= TASK TO CARRY OUT =
Your response should contain every line from the data below that holds the string "want".

━━━━━━━━━━━━━━━━━━━━━━━━━━━━━━

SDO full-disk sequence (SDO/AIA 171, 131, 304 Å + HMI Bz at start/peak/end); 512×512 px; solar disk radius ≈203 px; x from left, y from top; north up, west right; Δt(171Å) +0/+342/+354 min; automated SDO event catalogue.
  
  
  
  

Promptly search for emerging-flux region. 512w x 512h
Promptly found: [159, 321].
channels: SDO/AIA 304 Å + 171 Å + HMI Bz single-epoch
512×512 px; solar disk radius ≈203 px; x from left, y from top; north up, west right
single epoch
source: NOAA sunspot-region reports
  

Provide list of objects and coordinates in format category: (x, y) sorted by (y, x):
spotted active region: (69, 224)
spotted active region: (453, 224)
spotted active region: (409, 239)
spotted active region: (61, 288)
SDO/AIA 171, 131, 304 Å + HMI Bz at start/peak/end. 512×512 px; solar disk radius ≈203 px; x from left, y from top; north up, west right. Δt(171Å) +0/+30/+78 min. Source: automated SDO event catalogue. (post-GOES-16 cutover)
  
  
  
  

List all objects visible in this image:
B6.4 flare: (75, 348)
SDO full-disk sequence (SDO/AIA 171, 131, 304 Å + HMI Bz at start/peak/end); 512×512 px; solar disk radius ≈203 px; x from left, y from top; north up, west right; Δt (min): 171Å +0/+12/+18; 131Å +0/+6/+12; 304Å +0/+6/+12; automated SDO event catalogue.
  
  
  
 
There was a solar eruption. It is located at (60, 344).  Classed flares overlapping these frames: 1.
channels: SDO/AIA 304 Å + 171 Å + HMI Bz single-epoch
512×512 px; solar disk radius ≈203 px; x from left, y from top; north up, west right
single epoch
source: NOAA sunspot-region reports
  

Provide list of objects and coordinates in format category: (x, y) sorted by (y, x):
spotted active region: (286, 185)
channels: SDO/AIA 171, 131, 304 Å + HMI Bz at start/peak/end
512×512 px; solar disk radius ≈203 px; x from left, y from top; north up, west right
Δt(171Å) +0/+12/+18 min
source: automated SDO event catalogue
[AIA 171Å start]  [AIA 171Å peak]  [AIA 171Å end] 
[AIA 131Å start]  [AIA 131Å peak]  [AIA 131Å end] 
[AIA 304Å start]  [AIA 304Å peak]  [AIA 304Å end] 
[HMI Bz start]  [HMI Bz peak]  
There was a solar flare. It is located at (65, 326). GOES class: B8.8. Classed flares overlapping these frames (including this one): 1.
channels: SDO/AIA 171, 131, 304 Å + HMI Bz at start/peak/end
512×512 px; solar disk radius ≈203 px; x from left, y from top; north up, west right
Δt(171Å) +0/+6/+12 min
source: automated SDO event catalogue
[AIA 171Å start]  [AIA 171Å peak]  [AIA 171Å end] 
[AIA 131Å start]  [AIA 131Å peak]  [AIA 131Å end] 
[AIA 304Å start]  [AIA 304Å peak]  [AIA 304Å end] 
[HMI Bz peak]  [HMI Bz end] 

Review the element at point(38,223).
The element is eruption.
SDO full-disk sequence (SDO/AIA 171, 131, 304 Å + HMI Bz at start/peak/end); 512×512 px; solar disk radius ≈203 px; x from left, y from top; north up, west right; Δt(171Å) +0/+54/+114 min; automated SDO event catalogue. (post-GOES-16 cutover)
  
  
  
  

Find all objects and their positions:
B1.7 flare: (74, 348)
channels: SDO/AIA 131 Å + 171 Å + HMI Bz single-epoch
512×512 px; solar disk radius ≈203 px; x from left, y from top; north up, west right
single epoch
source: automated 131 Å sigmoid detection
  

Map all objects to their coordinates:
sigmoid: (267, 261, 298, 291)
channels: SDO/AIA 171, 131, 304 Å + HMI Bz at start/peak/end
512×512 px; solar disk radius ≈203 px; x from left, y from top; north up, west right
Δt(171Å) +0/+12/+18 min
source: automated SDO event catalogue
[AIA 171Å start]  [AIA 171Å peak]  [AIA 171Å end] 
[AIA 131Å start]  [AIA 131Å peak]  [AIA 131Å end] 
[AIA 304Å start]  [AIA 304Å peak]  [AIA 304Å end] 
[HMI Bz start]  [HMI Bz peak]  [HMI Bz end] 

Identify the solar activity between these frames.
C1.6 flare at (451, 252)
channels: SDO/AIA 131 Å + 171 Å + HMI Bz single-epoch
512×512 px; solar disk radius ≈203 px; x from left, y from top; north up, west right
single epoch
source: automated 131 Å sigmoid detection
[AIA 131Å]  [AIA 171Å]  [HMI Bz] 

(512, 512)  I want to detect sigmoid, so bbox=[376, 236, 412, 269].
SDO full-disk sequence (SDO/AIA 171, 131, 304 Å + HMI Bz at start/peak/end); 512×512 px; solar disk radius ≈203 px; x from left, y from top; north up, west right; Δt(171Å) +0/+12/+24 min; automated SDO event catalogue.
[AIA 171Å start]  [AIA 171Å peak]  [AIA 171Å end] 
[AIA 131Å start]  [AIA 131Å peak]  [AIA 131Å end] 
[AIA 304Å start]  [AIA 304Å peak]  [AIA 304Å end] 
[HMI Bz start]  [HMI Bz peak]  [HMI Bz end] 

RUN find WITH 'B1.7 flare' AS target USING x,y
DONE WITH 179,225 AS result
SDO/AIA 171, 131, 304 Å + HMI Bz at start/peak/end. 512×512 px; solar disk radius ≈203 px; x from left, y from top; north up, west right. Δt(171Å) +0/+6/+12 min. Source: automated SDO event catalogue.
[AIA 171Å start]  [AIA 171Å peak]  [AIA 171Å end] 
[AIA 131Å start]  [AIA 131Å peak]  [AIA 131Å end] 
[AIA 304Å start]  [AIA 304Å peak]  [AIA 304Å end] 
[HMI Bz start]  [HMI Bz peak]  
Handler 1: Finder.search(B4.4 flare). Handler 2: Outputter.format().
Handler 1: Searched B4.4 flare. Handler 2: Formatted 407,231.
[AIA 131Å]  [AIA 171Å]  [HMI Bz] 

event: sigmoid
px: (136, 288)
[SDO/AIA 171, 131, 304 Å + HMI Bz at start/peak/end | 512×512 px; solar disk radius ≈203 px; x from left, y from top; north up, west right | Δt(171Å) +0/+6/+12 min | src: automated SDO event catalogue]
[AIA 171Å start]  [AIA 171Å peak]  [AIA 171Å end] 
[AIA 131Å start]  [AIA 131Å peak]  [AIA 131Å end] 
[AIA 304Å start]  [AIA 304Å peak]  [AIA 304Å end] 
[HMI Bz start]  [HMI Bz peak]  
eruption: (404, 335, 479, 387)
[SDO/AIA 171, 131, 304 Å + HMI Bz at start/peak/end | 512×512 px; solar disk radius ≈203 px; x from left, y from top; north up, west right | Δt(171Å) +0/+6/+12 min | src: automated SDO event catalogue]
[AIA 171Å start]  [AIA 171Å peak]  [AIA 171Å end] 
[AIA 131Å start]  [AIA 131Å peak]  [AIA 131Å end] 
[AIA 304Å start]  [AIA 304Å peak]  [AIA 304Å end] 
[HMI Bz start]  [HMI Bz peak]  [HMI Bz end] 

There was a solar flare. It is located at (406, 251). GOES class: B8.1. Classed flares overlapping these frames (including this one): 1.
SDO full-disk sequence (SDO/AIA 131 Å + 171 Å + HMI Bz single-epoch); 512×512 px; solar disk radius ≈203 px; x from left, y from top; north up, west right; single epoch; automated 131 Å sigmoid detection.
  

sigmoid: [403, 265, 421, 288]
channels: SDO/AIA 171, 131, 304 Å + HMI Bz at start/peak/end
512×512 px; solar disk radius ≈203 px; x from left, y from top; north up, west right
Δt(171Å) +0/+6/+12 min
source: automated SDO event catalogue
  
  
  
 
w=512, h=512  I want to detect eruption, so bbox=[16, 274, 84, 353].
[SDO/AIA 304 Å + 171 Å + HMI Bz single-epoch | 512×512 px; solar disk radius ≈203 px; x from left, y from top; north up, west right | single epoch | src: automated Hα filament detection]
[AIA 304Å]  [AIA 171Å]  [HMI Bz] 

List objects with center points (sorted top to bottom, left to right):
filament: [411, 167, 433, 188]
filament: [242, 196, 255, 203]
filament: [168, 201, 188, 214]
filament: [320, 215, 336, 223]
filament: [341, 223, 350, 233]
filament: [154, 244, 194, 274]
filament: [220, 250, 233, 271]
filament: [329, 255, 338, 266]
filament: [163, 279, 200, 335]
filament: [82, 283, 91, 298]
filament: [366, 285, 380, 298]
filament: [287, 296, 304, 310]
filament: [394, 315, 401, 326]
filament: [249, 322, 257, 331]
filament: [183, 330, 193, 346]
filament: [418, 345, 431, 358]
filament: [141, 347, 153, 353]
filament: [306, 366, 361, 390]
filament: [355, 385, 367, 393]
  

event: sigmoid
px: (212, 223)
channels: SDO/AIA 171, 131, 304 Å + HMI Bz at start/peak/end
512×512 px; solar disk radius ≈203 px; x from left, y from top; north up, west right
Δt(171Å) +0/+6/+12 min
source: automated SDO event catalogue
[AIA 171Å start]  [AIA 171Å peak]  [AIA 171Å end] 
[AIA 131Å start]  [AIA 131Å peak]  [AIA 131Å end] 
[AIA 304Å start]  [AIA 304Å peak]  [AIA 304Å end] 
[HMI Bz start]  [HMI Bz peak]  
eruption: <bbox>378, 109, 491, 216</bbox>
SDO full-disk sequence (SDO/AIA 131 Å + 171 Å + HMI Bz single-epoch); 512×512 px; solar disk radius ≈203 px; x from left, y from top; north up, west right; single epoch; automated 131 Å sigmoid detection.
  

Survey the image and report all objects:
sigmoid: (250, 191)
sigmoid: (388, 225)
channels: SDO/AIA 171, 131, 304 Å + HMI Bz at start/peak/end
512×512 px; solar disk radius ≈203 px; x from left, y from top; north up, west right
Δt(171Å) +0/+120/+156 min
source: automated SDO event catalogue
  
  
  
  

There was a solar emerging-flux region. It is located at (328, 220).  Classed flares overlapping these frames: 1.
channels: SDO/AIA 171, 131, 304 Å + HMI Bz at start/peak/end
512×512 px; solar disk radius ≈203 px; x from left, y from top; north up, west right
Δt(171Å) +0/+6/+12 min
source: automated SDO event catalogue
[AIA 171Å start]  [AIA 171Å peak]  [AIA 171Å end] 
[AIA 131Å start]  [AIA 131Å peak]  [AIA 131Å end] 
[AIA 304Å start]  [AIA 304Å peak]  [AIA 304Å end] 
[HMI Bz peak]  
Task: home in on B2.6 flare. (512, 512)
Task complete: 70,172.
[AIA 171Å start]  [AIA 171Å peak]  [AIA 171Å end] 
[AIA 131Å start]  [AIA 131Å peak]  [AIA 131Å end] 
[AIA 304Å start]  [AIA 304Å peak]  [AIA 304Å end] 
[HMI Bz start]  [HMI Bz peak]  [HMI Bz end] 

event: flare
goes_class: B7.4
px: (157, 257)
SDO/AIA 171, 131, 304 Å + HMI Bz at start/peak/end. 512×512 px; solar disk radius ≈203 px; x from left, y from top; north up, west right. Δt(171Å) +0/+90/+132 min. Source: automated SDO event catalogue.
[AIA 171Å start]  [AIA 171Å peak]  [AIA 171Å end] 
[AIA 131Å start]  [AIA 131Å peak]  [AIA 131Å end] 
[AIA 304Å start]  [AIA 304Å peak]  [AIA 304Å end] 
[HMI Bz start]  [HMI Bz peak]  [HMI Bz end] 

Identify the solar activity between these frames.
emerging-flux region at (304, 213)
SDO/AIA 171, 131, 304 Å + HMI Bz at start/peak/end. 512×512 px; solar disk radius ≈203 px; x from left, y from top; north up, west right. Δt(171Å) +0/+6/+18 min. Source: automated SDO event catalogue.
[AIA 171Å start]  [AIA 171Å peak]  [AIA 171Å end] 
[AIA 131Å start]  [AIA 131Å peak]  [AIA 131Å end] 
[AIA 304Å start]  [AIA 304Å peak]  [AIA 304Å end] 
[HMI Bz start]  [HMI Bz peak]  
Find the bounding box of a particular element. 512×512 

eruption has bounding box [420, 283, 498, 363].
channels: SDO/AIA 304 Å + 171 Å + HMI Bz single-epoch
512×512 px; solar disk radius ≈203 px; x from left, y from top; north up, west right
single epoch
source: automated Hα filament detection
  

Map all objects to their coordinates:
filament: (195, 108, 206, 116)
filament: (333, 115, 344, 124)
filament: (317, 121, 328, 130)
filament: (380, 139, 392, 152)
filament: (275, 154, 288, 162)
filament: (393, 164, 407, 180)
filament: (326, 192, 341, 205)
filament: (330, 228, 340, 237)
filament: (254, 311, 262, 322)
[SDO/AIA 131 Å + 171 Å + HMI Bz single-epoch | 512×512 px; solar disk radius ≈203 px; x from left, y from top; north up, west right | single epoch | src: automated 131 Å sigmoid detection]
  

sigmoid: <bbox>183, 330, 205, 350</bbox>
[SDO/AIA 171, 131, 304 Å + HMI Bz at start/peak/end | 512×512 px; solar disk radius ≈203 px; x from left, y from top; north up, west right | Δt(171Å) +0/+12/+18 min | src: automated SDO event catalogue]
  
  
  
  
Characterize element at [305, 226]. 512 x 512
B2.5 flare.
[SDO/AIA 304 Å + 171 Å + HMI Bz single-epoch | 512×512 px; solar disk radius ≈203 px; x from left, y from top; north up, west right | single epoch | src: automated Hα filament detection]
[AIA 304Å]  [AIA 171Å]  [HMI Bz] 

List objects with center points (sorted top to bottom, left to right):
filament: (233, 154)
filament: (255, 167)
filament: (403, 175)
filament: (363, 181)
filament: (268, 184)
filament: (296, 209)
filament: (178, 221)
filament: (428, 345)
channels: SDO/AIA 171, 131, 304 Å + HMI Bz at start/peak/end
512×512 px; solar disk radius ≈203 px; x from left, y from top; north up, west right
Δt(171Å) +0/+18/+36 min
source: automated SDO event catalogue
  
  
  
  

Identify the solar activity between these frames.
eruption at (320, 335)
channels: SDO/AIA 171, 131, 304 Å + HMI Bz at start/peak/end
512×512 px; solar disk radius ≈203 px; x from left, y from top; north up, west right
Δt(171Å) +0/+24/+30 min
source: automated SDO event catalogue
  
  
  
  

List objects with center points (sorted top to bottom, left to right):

━━━━━━━━━━━━━━━━━━━━━━━━━━━━━━

= WORKED SOLUTION =
(512, 512)  I want to detect sigmoid, so bbox=[376, 236, 412, 269].
w=512, h=512  I want to detect eruption, so bbox=[16, 274, 84, 353].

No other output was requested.